RECEP ARSLAN

RECEP ARSLAN

Hayatta çok, tuhaflık var

Dağıstan kökenli bir insan. Bir hanımefendi. Muhibbe Darga. Arke bilimcisi. Eskişehir Anadolu

Üniversitede hocaymış o yıllarda. 2011’de onunla bir öğrencisi hanımefendi, nehir söyleşi yapmış.

Muhibbe hanım erkek çocuk gibi büyümüş, arke bilimcisi olmuş, ‘aaa ne tuhaf yemek yapmayı da

biliyormuş’.

İlber Ortaylı, demiş ki, ‘okumuş kadınlar yemek yapmayı bilmez denir ama Muhibbe yemek yapmayı

da biliyor’.

Yemek yapmanın kadın ve erkek olmakla bir ilgisi yok. Dünyada her insan karnını doyurmak için bir

şeyler pişirir ve yer. Zamanı olmayan lokantaya gider.

Xxxx

Töresel olarak, ülkemizde ev işlerini kadının yapması alışkanlık halindedir. Anneler de okula giden

kızlarını başarılı olsun diye ev işlerinden uzak tutar. Ama kadın fıtratı gereği yine de yemek ve ev

işlerini yapmaya meyyaldir. Okumuş kızların yemek yapmasını bilmemesi tembellikle ilgili bir durum.

Ortalama kadın ne iş yaparsa yapsın ev işlerini beceriyle yapar. Yaratılış gereği bir durum.

İnsanlar çeşitli zanlarla ve zanlarını hakikat zannetmekle bir takım sözler ederler. Hatta kimileri

bulundukları mevkiden yararlanarak insan tipi üretmeye çalışır o zanlarıyla. Tuhaf değil mi? Hayatta

çok tuhaflıklar var.

Xxxx

Muhibbe Darga hanımefendi iki kitap yazmış. İlmi makaleleri makale olarak kalmış. Kendisi, asil bir

ailenin evladı. Osmanlı dönemi üst memuru bir babanın şımartarak yetiştirdiği bir hanımefendiymiş.
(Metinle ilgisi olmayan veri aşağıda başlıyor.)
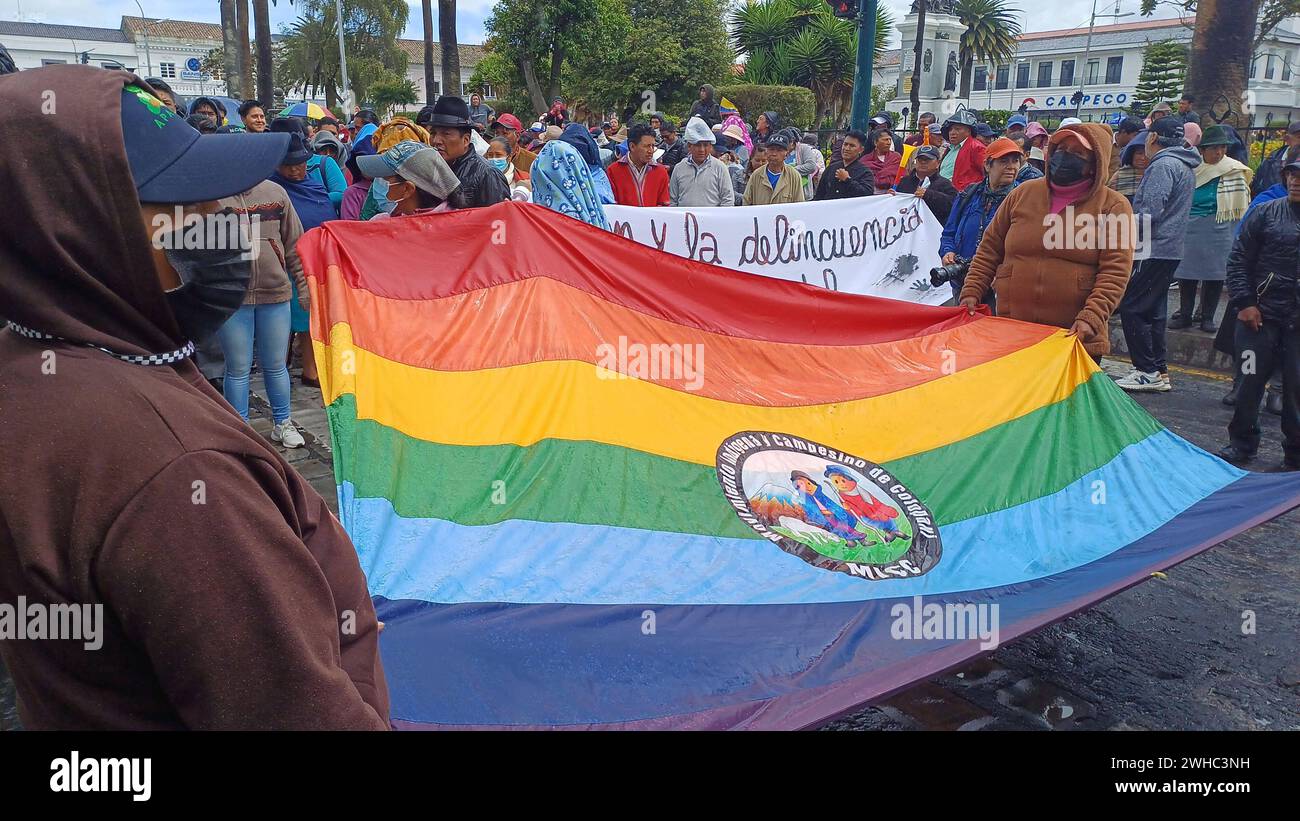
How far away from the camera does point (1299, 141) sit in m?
9.09

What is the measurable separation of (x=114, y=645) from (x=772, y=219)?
7398 mm

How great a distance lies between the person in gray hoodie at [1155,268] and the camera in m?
8.48

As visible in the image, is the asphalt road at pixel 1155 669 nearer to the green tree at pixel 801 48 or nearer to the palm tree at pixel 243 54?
the palm tree at pixel 243 54

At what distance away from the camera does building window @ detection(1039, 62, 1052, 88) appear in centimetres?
8438

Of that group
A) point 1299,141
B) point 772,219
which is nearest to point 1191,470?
point 772,219

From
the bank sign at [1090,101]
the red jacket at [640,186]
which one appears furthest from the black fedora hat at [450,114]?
the bank sign at [1090,101]

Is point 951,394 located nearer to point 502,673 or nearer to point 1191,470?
point 1191,470

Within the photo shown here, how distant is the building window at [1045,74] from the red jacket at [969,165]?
83.8 m

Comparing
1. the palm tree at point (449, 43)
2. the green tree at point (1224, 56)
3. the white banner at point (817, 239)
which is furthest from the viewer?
the palm tree at point (449, 43)

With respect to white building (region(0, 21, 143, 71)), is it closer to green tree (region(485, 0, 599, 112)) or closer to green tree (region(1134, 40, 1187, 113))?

Nehir söyleşiyi yapanın da, söyleşiyi yayınlayan yayının da kadınların ilim yaparsa yemek yapamaz

saplantısı içinde olması çok şaşırtıcı. Tuhaf.

Xxxx

Çiğ köfte Hititlerden kalma, hala yiyoruz.

Kazı Başkanının Karavanası adlı kitapta, arke bilimcisi Ekrem Akurgal, Karatepe kabartmalarındaki

Kıralın, yemek sahnesinde çiğ köftenin tasvir edildiğini fark etmiş. Akurgal’ın, Anadolu Uygarlıkları adlı

kitabından alınan bilgiye göre, 2 bin 700 yıl önce yaşayan Adana Kıralı Asitavandaş, sol elinde çiğ köfte

tutarken sağ eliyle pideye uzanıyormuş. Aslında ayrana uzansa daha inandırıcı olabilirdi.

Xxxx

Evlere şenlik bir yemek tarifi kitapta yer alıyor:

Yumurtalar bol suda kaynatılır. Haşlandıktan sonra kabukları soyulur. Soğumaya bırakılır. Katılaşmış

yumurtalar uzunlamasına ortadan ikiye bölünür. İçlerindeki sarılar çıkarılıp derin bir kaba konulur. İçi

boşaltılmış beyazlar düz bir tepsiye dizilir. Yumurta sarılarının üzerine iki çorba kaşığı ince mayonez,

bir çorba kaşığı kapari, bir tutam tuz, yarım çay kaşığı karabiber, bir çay kaşığı limon suyu ilave edilip

sarılarla beraber bir çatalla ezilir. Kırema kıvamına gelince içine kıyılmış dereotu ilave edilerek

karıştırılır. Sonra bu karışım düz tepside bekleyen yumurta beyazlarının içine konulur. Üzerine de

yarım dilim kornişon konulacak. Bu yumurta dolmasıymış.

Yumurta dolamaları tabaklara paylaştırılırken süslemek için kiraz domates ve taze nane yaprakları

kullanılacakmış. Ancak buzdolabında bir saat bekletildikten sonra ikram edilecek.

Xxxx

Allah aşkına bu kadar tuhaf olmaya gerek var mı? Yumurta pişirmeyi ve içini doldurmayı, yabancı

isimlerle anılan baharatlamayı böylesine yemek tarifi diye yazmak tuhaf değil mi? En beceriksiz kadın

bile yumurtadan 20 çeşit yemek yapar.

Koca koca insanların, nasıl zanlarla yaşadığını, zanları bilgi zannettiğini gördükçe inanın içim

burkuluyor. İnsanlarımız daha dolu, daha bilgili, daha hakikatli olsaydılar diye çok hayıflanıyorum.